Why is this important for UX designers?
Basically, this means we prefer to have information divided into easy-to-digest chunks. Categorization is a crucial step in the UX design process, and a good designer should look to break the information down whenever possible.
As usability is one of the most important UX design principles, we want our users to process the information quickly and with ease.
Visual Perception Theories
Having established that consumers like to think in terms of categories, we should note that they also base a large chunk of their decisions on visual information. Cognitive psychology states that visual perception has a massive impact on our thinking and decision-making.
Below, we’ll discuss a couple of fundamental cognitive psychology laws, related to visual perception, that should be considered in UX design.
The Law of Similarity
This visual perception law states that the human brain groups similar-looking objects together and perceives them as unified or complete.
You’ve probably seen this in action on a site like YouTube, which uses the law of similarity to present the videos on its home page.
This cognitive psychology principle allows UX designers to create more usable, cleaner-looking websites.
The Law of Symmetry
Similar to the previous law, the law of symmetry states that humans tend to perceive symmetrical objects as belonging to the same group.
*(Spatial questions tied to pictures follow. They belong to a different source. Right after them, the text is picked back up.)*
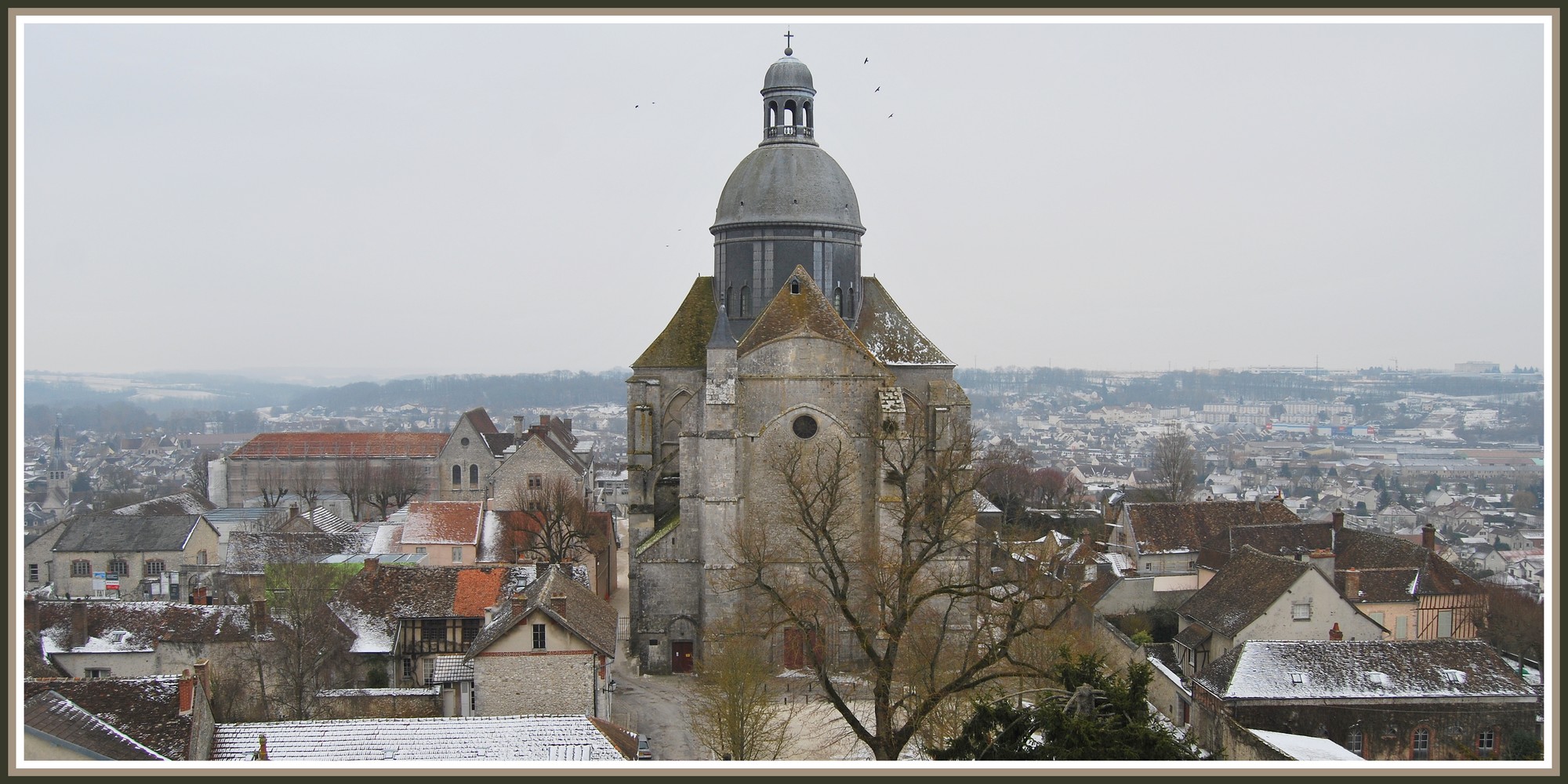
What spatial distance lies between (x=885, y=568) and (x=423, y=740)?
35.6 ft

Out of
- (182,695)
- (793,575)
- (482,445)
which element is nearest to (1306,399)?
(482,445)

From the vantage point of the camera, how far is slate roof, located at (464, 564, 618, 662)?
29362 millimetres

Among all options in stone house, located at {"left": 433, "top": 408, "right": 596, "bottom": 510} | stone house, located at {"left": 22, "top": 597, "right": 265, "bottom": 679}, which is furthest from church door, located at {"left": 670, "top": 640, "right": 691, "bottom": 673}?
stone house, located at {"left": 433, "top": 408, "right": 596, "bottom": 510}

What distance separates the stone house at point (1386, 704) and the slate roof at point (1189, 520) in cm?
1786

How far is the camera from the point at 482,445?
258 feet

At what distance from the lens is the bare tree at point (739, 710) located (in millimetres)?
26906

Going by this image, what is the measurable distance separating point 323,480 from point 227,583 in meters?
50.8

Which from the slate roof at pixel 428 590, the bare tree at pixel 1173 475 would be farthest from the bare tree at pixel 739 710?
the bare tree at pixel 1173 475

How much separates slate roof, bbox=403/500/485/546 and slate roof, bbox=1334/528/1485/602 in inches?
1188

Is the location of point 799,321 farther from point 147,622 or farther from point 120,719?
point 120,719

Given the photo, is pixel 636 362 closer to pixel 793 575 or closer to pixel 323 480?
pixel 793 575

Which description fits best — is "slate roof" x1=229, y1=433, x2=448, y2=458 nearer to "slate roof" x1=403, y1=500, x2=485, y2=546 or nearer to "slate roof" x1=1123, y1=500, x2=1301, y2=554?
"slate roof" x1=403, y1=500, x2=485, y2=546

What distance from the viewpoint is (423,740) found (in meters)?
24.1

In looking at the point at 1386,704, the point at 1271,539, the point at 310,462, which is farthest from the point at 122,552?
the point at 1386,704
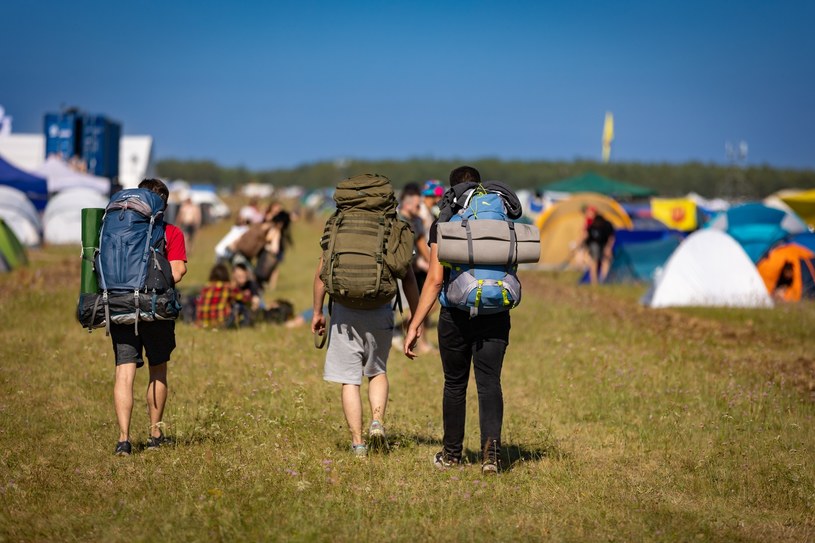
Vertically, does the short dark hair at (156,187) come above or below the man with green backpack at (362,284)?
above

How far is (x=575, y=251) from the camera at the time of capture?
2805 centimetres

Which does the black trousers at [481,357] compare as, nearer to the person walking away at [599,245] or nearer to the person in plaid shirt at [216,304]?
the person in plaid shirt at [216,304]

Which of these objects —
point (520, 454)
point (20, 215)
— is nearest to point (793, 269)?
point (520, 454)

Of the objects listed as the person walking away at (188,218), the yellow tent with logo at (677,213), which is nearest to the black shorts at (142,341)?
the person walking away at (188,218)

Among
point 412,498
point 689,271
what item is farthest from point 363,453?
point 689,271

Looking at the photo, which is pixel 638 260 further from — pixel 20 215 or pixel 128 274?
pixel 20 215

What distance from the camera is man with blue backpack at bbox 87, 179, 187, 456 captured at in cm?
625

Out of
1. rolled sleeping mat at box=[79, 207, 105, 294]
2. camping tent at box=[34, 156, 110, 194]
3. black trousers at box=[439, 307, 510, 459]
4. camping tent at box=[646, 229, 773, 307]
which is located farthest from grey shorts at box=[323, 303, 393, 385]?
camping tent at box=[34, 156, 110, 194]

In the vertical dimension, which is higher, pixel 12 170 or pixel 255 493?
pixel 12 170

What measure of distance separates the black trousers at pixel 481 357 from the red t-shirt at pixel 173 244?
1743 millimetres

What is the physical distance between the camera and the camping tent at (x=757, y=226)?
19172mm

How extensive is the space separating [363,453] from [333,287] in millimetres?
1147

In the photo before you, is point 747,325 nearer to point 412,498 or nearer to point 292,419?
point 292,419

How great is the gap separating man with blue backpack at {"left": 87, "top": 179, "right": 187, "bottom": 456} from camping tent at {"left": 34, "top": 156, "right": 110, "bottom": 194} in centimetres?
3130
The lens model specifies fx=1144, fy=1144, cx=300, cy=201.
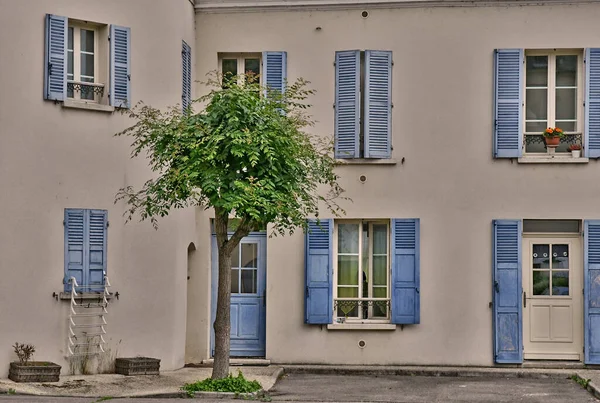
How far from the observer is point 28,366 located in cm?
1480

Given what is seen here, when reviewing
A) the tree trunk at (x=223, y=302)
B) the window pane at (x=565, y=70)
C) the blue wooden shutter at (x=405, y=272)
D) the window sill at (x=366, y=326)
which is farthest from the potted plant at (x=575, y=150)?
the tree trunk at (x=223, y=302)

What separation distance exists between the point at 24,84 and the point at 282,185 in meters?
3.79

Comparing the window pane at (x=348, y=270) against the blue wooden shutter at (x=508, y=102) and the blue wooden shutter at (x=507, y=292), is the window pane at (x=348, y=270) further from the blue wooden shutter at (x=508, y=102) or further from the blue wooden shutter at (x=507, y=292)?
the blue wooden shutter at (x=508, y=102)

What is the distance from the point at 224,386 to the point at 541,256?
6209 millimetres

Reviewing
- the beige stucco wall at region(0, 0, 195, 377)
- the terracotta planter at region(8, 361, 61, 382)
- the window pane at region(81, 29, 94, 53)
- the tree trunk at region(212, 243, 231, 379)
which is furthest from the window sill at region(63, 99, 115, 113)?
the terracotta planter at region(8, 361, 61, 382)

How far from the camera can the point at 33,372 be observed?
14836mm

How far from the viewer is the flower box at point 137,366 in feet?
53.0

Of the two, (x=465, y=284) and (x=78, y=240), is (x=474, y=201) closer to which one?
(x=465, y=284)

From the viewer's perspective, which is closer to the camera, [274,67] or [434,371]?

This can help designers improve customer experience by keeping the website structured and organized.
Three types of symmetry are used in design:
- Translational — Moving an object to another position, while keeping its orientation, shape and overall visual properties
- Rotational (radial) — Rotating the object around a fixed point, like a flower’s petals
- Bilateral (reflection) — Also known as the mirror effect
Symmetry can play an essential role in UX design. This visual perception law can be used to organize content and aid navigation.
The Law of Proximity
Next on our list of cognitive psychology approaches, the Law of Proximity states that elements grouped close together are usually seen as a single unit. Not exactly groundbreaking stuff, but it’s worth mentioning in this context.
When several elements are near each other, they tend to be perceived as belonging to the same unit regardless of their content. In UX design, this can be used to great effect when it comes to making navigation more user-friendly and intuitive.
The Chameleon Effect
The last concept we’ll discuss in this article indicates that people tend to mimic each other’s behavior. This is another evolutionary bias that happens unconsciously due to our innate instinct to try and fit in.
Of all the cognitive biases we’ve discussed today, this one is perhaps the most useful when encouraging your users to perform an action.
There are several ways in which a UX designer can use the chameleon effect.
For example, learning-focused apps may use a leaderboard system to show how you’re doing compared to your friends. This awakens your drive to compete and encourages you to keep learning to remain connected to your friends through this activity.